──────── ENTRIES PROVIDED ────────

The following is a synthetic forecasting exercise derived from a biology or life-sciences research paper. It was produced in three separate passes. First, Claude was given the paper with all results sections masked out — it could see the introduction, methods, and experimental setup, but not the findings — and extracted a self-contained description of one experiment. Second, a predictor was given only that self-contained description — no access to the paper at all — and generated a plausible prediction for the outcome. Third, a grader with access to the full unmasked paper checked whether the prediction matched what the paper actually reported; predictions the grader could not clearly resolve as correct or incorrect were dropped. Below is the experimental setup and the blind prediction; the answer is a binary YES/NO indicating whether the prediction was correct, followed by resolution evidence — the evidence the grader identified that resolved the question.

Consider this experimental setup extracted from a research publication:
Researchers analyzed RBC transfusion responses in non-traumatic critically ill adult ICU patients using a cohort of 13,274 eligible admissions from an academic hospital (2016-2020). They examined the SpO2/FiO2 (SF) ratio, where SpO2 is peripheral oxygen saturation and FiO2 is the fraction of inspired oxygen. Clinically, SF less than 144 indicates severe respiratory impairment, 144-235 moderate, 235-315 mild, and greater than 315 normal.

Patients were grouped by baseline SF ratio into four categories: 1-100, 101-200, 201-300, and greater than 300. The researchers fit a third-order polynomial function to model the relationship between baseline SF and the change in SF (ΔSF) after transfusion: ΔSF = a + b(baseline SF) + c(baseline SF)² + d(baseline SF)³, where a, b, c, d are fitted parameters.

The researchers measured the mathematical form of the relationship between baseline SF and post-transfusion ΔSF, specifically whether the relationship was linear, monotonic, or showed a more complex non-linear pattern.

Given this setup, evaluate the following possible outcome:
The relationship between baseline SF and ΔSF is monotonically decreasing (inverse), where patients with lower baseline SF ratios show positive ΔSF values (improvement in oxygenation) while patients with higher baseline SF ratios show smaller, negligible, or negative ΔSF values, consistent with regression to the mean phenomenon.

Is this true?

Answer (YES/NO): YES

────────

Lines with the word "setup" in them are the answer; report each one from the data.

The following is a synthetic forecasting exercise derived from a biology or life-sciences research paper. It was produced in three separate passes. First, Claude was given the paper with all results sections masked out — it could see the introduction, methods, and experimental setup, but not the findings — and extracted a self-contained description of one experiment. Second, a predictor was given only that self-contained description — no access to the paper at all — and generated a plausible prediction for the outcome. Third, a grader with access to the full unmasked paper checked whether the prediction matched what the paper actually reported; predictions the grader could not clearly resolve as correct or incorrect were dropped. Below is the experimental setup and the blind prediction; the answer is a binary YES/NO indicating whether the prediction was correct, followed by resolution evidence — the evidence the grader identified that resolved the question.
Consider this experimental setup extracted from a research publication:
Given this setup, evaluate the following possible outcome:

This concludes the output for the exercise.